== Exercise text ==
:::

This year was ostensibly challenging for the global economy, in general, and the US economy, in particular. Accordingly, Q3 2022 was similarly challenging for the U.S. economy as the first two quarters have been as inflation peaked at a 40-year high despite the Fed's hawkish monetary policy. Therefore, it might not come as a surprise that businesses continued to face pressure due to increased input costs and wages, and the collapse of the global supply chain structure.
Consequently, with the Q3 earnings season at full speed and with this week being the busiest of the reporting period, investors and traders alike may be waiting with bated breath to see the results. Let's take a look at this week's earnings which include AMD, Roku, Pfizer, and PayPal.
Will AMD Continue to Deliver?
AMD (AMD), a multinational semiconductor company, is expected to release third-quarter earnings after the closing bell on Tuesday, November 1st. While gaining market share from competitors like Intel (INTC), AMD continues to achieve good operating performance despite ongoing issues with the chip supply chain caused by inflation, raw material costs, and shortages. However, according to AMD's preliminary third-quarter results, client sector sales were lower than anticipated due to decreased processor shipments as a result of a worse-than-anticipated PC market and a major inventory adjustment. Due to these challenges, AMD has experienced stock price declines of nearly 57% so far this year. Analysts will keep a careful eye on the company's data centre division and enterprise spending for indications of a downturn that is getting worse. (Source:Nasdaq)
Will Roku Make or Break It?
With its share price down 76%, this year as a result of growing macroeconomic challenges, including interest rate hikes, skyrocketing inflation, and concerns about a potential recession, Roku (ROKU), the streaming giant is expected to release earnings on Wednesday, November 2nd, after market close.
This prominent pandemic winner has also faltered as a result of weakening business fundamentals, which include a reduced digital advertising budget, supply chain issues, and heightened competition from rival streaming providers. However, Roku shares may become very appealing after this year's decline due to its impressive active account growth and expanding monetization of both current and new users. Any signs of the digital advertising sector's rebound, along with improving macroeconomic conditions, may cause Roku’s shares to reverse their current downward trajectory.

:::

[Spatial grounding records]
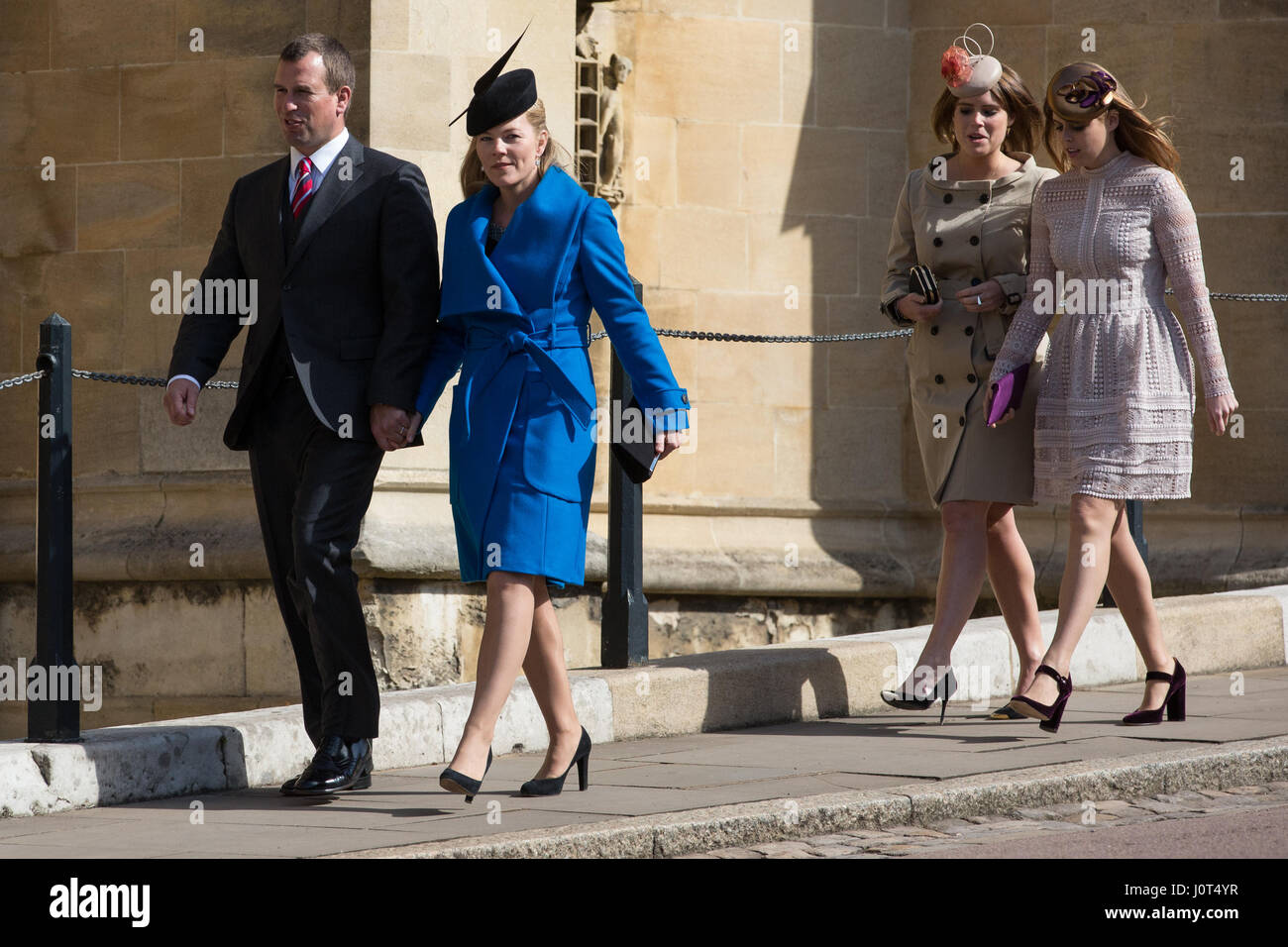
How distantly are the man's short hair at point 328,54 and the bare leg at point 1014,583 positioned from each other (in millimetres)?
2423

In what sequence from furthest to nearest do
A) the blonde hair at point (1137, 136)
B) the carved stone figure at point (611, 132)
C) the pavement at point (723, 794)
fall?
the carved stone figure at point (611, 132) → the blonde hair at point (1137, 136) → the pavement at point (723, 794)

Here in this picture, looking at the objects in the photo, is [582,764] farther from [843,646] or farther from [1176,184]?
[1176,184]

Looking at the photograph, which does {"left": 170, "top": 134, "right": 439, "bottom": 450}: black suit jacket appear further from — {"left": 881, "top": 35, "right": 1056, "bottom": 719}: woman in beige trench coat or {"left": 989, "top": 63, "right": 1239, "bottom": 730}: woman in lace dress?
{"left": 989, "top": 63, "right": 1239, "bottom": 730}: woman in lace dress

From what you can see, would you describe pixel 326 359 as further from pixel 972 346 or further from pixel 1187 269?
pixel 1187 269

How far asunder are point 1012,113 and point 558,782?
2.66m

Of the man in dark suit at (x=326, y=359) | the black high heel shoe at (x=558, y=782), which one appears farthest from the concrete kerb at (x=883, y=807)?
the man in dark suit at (x=326, y=359)

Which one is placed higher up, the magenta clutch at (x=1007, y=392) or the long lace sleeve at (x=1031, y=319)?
the long lace sleeve at (x=1031, y=319)

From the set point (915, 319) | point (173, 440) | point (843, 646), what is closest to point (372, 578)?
point (173, 440)

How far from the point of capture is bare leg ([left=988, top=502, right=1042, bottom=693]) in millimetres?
6328

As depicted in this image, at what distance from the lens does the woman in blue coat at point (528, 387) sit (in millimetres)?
4980

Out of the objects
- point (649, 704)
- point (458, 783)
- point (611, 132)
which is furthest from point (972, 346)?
point (611, 132)

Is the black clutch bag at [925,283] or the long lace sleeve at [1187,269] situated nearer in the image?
the long lace sleeve at [1187,269]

:::

== Exercise goal ==
Retype the passage of the earnings preview above starting at "With its share" and ending at "current downward trajectory.".

== Solution to this problem ==
With its share price down 76%, this year as a result of growing macroeconomic challenges, including interest rate hikes, skyrocketing inflation, and concerns about a potential recession, Roku (ROKU), the streaming giant is expected to release earnings on Wednesday, November 2nd, after market close.
This prominent pandemic winner has also faltered as a result of weakening business fundamentals, which include a reduced digital advertising budget, supply chain issues, and heightened competition from rival streaming providers. However, Roku shares may become very appealing after this year's decline due to its impressive active account growth and expanding monetization of both current and new users. Any signs of the digital advertising sector's rebound, along with improving macroeconomic conditions, may cause Roku’s shares to reverse their current downward trajectory.